Une partie de ces emplois sera créée en contrepartie d’ac­cords de réduction du temps de travail dans la fonction publique et les entreprises privées. Dans ce cadre, la décision doit être prise par les entreprises, et l’Etat pour ce qui le concerne. Dans le secteur privé, l’employeur décide de créer un emploi parce qu’il a un marché et que cet emploi lui rappor­tera plus qu’il ne lui coûte. Dans la fonction publique, c’est un peu moins simple. L’Etat décide du nombre de fonction­naires à partir d’une grande quantité de critères : possibilités des finances publiques, attentes de l’opinion, signe politique que l’on souhaite donner, etc.

Nos Comités de bassins d’emploi et de vie pourraient fort bien décider de créer des emplois dans le secteur non mar­chand à partir d’un seul critère : Répondre aux besoins exis­tants. Les décisions seraient prises à la suite d’une discussion publique, sans que la majorité soit toujours nécessaire (il faut un droit des minorités). Y aura-t-il disparition du marché du travail ? Bien au contraire : il y aura plus d’offres, plus de demandes, plus de moyens de faire correspondre les deux, plus de mobilité, plus de fluidité car plus de confiance et moins de peur ! C’est donc un ensemble complet que nous proposons. Nous redoutons les solutions partielles ou catégorielles, inu­tilement techniques ou irréalistes. C’est pourquoi nous propo­sons une démarche globale, inspirée par une autre logique : Celle que peut générer une très forte volonté politique de l’État, des partenaires sociaux et des citoyens.

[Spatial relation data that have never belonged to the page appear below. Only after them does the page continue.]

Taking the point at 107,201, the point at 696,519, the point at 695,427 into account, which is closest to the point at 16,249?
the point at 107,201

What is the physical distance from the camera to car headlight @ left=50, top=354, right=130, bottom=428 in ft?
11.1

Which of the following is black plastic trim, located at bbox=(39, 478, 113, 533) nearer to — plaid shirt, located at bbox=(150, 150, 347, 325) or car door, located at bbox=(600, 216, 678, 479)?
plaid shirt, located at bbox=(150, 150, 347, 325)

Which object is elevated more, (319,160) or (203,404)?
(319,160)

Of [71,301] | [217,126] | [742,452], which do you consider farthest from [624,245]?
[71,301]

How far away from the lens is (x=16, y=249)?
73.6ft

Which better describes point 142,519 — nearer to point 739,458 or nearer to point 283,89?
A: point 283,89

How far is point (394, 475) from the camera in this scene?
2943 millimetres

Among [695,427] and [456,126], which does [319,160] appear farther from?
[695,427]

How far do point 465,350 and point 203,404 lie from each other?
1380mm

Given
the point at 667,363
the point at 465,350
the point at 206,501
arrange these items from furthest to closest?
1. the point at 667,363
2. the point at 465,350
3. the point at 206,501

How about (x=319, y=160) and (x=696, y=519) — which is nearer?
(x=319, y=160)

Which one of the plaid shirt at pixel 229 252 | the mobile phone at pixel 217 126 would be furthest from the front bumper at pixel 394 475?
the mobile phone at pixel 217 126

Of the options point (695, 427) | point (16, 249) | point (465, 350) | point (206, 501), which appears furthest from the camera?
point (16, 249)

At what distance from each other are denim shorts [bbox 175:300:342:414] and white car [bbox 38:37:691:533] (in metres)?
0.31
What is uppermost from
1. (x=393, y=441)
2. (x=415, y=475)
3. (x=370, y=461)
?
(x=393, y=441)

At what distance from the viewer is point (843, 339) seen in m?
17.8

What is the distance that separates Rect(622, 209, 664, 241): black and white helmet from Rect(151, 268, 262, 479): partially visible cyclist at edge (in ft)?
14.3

Cette logique de l’investissement permanent pour l’emploi introduit plus de cohérence, de transparence et de simplicité dans la vie économique et sociale. Elle a le mérite, qu’il s’agisse des entreprises ou des « territoires », d’offrir des bases quantifiables claires, et ce, sans toucher aux grands équilibres des finances publiques. En remettant au centre de cette logique active les collectivi­tés locales et les territoires, l’investissement permanent pour l’emploi reconstruit l’image et le rôle de l’entreprise, aujour­d’hui bloquée, réorganise la décentralisation et favorise la res­ponsabilisation des acteurs. On n’avancera pas si on ne prend pas de risques, sans exclure pour autant le contrôle et la garan­tie de la puissance publique.

Le seul vrai risque est de laisser les choses en l’état.